* **Your task**: What is needed is every line of the data that includes the word "warthog". Please copy each one.

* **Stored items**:
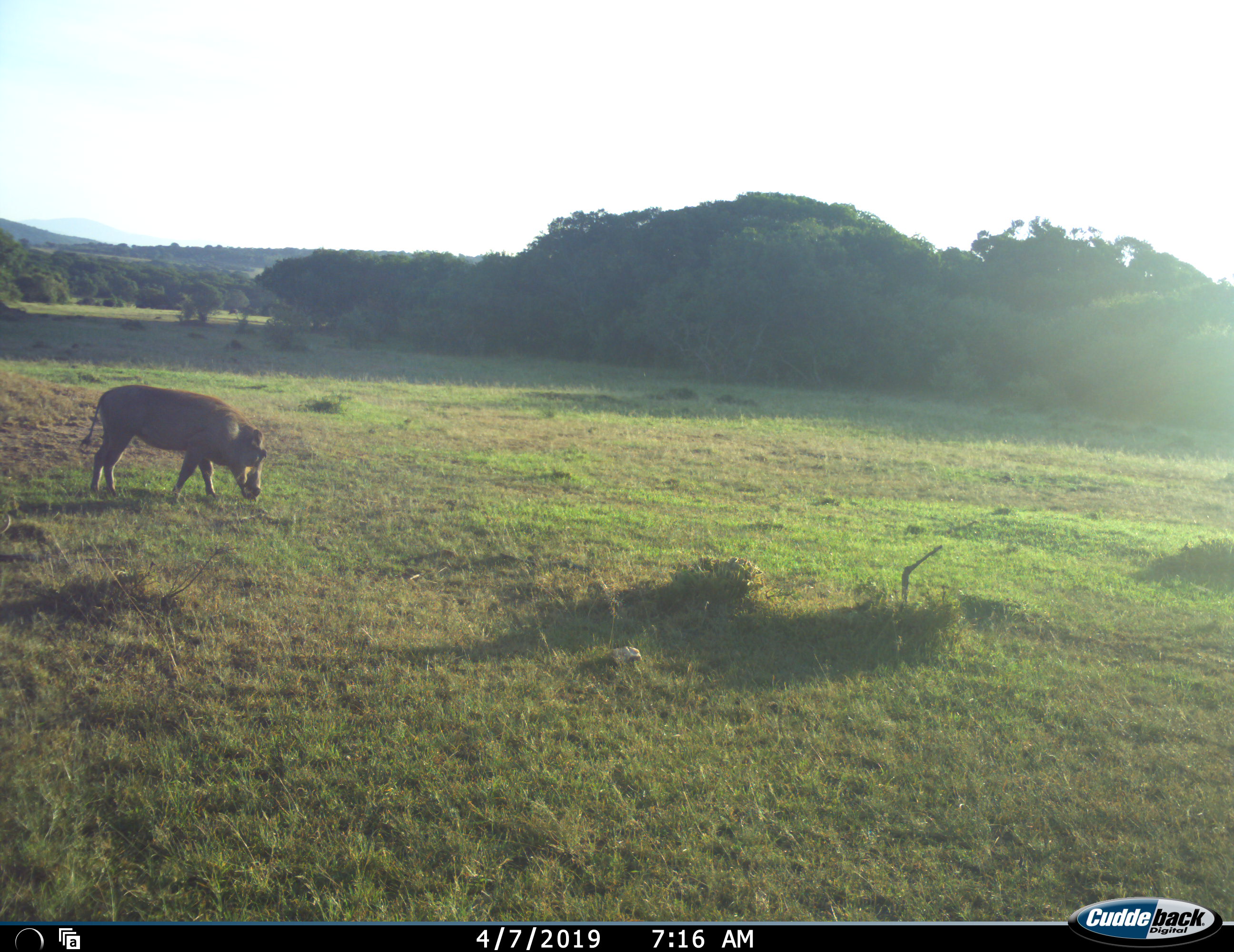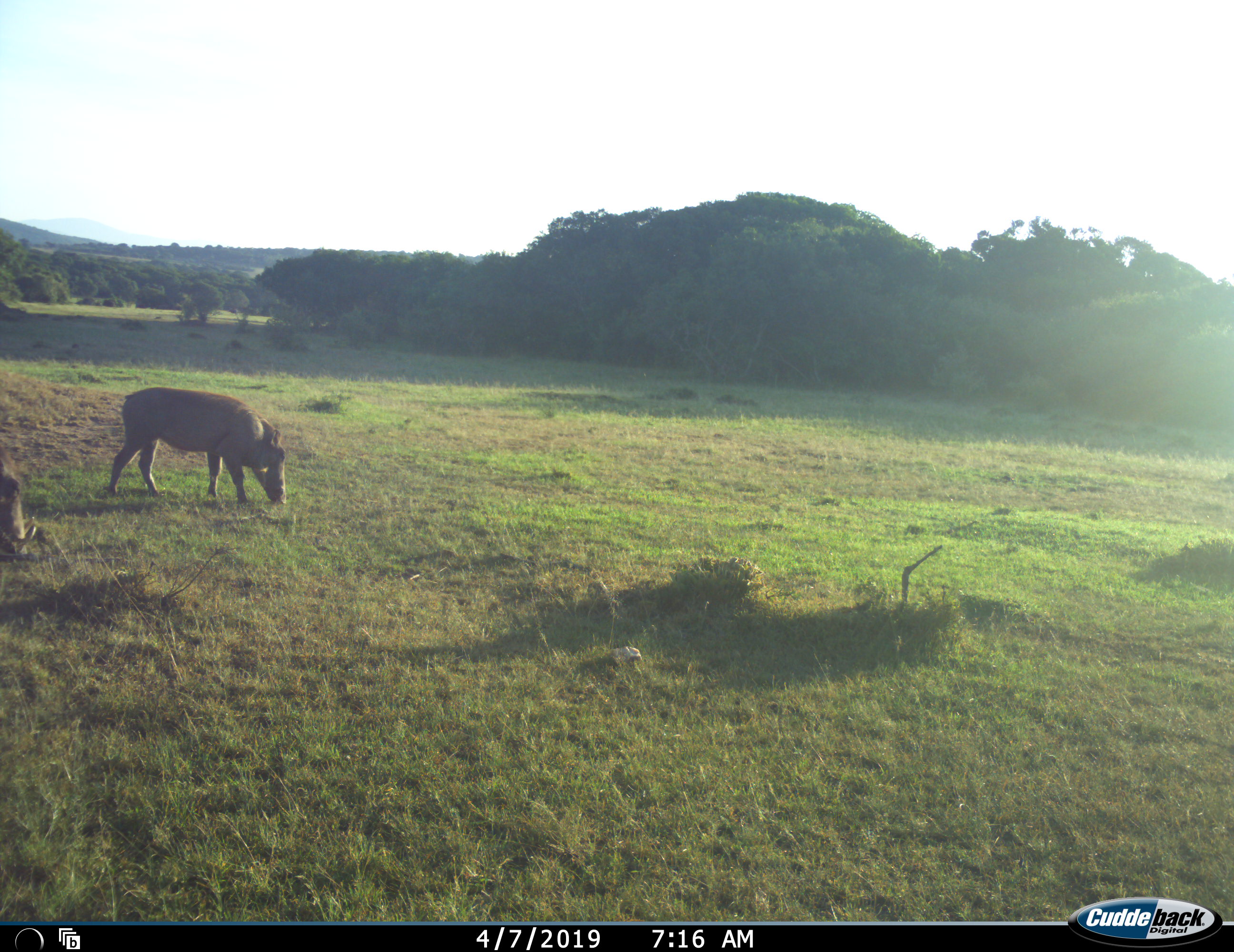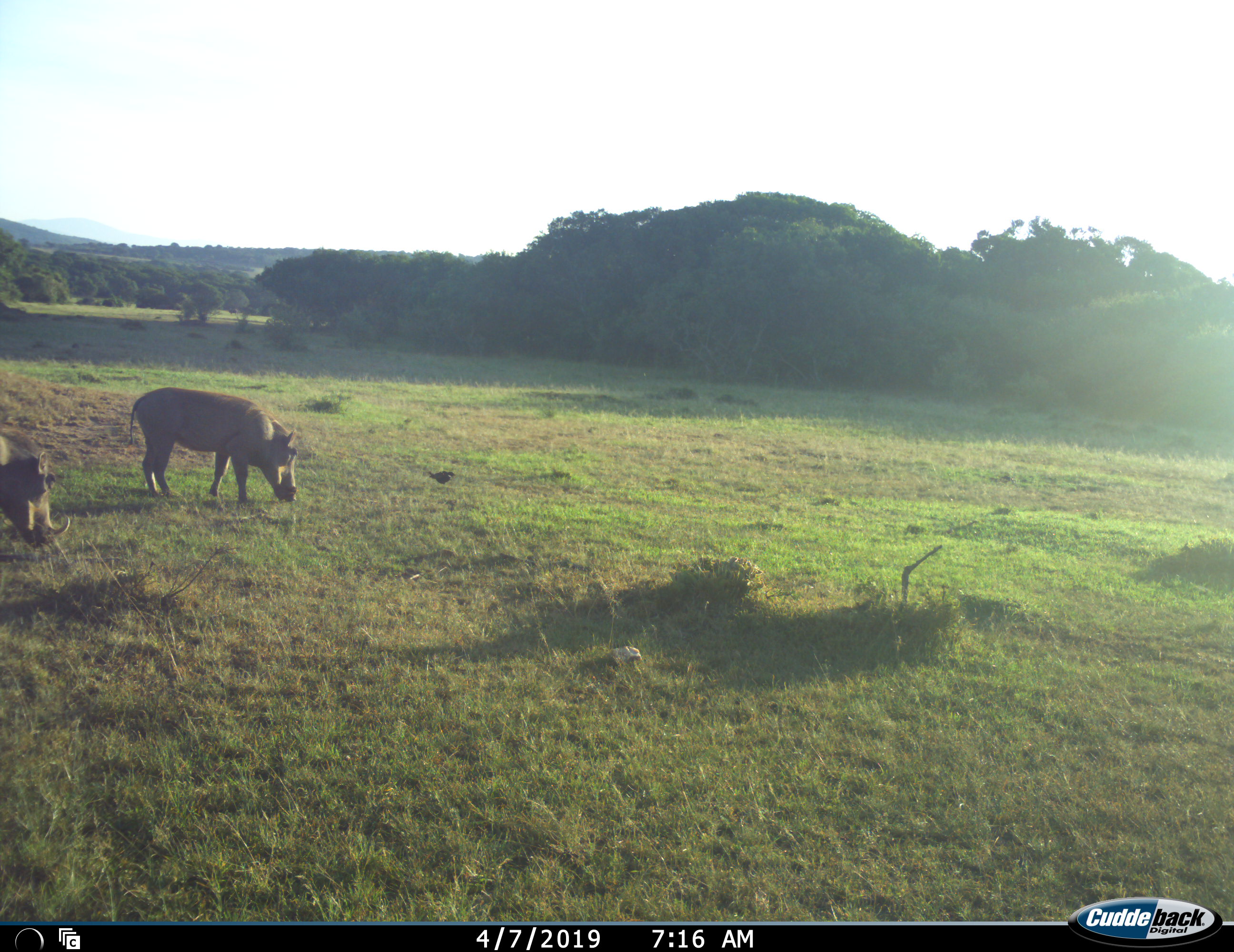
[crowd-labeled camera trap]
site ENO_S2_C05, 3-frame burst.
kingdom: Animalia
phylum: Chordata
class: Mammalia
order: Artiodactyla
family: Suidae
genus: Phacochoerus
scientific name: Phacochoerus africanus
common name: warthog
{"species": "warthog (Phacochoerus africanus)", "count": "2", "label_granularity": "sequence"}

* **Response to this exercise**:
common name: warthog
{"species": "warthog (Phacochoerus africanus)", "count": "2", "label_granularity": "sequence"}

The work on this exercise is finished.